Concert review by Allan McDougall
WHEN Jimi Hendrix broke up his Experience and went back to America, a huge gap was left in Britain. On-stage excitement was hard to find. But on Monday night, at the Queen Elizabeth Hall, excitement returned in the shape of Deep Purple.
They played two shows to capacity audiences, and tore the place apart with their musicianship and controlled volume — which ranged from very gentle to vicious ear-splitting level.
Opening with two numbers from the forthcoming Deep Purple In Rock LP, “Speed King” and “Child In Time,” vocalist Ian Gillan’s screaming vibrato voice was all but drowned by the power of the instruments, but this is the only criticism one can find in their act, Gillan’s voice is, in fact, really a fifth instrument in the group.

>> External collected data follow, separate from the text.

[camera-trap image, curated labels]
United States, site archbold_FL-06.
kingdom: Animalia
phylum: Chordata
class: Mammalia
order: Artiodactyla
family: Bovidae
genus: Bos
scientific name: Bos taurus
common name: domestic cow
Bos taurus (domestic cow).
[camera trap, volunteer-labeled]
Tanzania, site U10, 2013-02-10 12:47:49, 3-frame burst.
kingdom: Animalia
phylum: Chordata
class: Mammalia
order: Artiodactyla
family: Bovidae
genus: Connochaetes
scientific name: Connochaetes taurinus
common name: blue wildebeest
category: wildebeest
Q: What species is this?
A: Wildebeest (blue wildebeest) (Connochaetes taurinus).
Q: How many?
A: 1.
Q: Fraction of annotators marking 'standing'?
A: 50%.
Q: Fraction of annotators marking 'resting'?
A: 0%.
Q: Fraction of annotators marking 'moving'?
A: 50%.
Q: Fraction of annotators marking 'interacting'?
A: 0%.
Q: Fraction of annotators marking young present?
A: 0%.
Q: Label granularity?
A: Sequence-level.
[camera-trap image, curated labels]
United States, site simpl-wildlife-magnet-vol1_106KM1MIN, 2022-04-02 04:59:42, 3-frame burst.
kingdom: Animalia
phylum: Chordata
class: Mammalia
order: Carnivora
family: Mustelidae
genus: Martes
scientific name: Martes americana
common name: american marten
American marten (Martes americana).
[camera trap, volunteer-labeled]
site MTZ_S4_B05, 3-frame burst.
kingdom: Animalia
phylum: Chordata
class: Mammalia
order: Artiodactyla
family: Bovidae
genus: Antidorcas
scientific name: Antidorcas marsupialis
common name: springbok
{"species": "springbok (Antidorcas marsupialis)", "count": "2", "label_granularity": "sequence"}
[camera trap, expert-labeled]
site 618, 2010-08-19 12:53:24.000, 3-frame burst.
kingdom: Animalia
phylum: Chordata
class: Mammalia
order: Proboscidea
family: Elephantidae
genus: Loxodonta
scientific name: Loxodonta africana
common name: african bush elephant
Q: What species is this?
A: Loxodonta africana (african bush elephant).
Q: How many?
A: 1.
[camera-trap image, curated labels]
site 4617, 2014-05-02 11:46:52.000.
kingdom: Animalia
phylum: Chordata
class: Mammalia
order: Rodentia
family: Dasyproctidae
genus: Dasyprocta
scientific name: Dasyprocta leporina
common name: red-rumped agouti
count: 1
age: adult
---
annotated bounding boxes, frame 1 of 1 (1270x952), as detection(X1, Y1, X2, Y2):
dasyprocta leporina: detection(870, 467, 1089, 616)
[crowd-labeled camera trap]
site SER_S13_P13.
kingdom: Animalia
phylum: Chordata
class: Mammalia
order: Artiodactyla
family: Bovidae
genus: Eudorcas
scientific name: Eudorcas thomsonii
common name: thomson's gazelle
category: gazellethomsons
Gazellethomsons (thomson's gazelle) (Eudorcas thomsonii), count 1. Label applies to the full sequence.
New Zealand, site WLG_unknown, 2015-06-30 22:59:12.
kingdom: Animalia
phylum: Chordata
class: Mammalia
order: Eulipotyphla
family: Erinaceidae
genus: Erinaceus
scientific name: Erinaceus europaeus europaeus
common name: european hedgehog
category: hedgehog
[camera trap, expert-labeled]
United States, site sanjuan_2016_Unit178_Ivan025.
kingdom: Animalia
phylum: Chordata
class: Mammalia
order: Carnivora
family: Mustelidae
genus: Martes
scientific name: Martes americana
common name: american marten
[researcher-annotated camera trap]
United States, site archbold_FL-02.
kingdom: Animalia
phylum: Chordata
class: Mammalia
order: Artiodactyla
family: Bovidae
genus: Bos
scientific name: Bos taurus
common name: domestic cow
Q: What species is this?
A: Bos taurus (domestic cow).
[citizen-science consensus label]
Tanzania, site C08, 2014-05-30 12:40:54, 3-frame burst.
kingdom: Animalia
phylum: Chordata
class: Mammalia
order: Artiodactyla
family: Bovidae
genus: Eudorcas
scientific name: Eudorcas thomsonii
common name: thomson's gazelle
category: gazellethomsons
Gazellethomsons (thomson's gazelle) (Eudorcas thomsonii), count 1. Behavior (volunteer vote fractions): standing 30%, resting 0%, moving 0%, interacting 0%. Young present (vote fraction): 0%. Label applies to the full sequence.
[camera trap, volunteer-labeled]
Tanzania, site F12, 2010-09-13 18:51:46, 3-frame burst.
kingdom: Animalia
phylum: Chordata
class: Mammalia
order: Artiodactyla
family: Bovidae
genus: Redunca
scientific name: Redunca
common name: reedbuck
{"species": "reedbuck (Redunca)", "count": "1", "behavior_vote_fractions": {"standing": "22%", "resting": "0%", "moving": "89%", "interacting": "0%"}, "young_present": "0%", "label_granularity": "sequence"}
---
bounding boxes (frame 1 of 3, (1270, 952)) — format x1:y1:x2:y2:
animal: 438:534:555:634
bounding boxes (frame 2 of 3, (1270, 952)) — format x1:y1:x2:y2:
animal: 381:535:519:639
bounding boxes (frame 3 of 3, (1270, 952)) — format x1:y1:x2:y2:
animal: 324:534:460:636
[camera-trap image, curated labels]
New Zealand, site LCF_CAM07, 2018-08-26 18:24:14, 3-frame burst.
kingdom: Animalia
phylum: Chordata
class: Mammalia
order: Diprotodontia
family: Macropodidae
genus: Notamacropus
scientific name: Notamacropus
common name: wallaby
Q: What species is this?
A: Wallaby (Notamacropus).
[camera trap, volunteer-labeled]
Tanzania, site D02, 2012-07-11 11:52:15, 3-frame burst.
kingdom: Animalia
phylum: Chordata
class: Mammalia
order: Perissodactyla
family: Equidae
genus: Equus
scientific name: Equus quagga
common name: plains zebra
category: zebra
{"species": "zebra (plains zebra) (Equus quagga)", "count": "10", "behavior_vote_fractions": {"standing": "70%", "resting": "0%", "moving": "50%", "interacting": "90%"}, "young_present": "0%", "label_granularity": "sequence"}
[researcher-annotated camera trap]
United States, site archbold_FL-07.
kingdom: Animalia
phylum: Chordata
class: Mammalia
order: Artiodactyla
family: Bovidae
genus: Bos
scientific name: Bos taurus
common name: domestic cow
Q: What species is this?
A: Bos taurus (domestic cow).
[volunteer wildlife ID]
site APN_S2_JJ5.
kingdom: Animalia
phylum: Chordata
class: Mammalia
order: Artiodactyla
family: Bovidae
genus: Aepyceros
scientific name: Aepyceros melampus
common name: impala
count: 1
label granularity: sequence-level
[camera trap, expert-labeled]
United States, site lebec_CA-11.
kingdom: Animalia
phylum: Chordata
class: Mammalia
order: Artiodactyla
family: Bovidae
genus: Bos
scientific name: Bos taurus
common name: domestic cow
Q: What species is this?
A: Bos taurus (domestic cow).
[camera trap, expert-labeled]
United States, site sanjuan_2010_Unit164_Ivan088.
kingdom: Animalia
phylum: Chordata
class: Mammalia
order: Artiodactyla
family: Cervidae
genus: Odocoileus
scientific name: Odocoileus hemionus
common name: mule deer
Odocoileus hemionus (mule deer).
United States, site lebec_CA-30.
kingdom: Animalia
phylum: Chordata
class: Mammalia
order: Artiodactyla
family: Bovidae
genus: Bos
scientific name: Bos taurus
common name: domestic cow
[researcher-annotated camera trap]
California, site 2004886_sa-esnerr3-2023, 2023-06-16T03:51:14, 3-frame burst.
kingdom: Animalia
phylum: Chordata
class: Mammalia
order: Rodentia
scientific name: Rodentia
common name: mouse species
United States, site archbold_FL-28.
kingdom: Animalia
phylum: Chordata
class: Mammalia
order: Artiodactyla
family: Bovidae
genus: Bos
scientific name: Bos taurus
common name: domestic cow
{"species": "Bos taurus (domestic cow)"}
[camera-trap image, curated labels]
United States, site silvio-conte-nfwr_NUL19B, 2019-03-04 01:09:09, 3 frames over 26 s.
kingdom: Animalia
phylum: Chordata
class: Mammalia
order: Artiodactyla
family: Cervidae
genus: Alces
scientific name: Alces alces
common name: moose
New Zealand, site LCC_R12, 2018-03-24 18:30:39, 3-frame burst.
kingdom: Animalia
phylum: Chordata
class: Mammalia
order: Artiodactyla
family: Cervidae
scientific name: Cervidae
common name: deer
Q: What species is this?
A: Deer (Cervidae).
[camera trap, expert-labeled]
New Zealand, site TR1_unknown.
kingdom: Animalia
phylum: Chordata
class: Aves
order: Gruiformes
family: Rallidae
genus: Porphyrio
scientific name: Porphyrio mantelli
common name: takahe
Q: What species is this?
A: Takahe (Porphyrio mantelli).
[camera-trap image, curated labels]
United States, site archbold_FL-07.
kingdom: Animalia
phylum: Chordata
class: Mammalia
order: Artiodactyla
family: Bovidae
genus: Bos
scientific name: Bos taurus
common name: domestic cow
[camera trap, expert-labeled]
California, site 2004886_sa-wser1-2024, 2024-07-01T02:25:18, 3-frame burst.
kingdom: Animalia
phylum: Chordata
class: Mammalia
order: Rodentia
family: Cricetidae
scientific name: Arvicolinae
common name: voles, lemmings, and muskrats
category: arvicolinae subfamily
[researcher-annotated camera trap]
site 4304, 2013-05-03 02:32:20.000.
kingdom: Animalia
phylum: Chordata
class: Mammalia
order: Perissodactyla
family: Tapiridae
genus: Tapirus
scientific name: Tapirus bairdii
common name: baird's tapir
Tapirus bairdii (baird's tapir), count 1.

Drummer Ian Paice and bass player Roger Glover then laid the riff for an old Purple favourite, “Wring That Neck,” which featured some brilliant organ playing from Jon Lord and his multi-toned Hammond, and some fine guitar work from Ritchie Blackmore. Blackmore’s technical brilliance is of the quality that you wouldn’t believe if you didn’t actually see it.
Leaping, staggering and lurching all over the half of the stage which he controls, Ritchie’s showmanship almost outclassed his musicianship.
The closing number, another old album track “Mandrake Root,” featured vocalist Gillan on conga drums. “Mandrake” built into a deafening strobe-lighted climax after which the only thing the group could possibly do would be to wreck their instruments.
Paice kicked his drums all over the stage, and Blackmore physically toppled two six-foot speaker columns over on top of his discarded guitar. It took the audience about 30 seconds to recover from their state of limp shock before giving Deep purple a much-deserved standing ovation.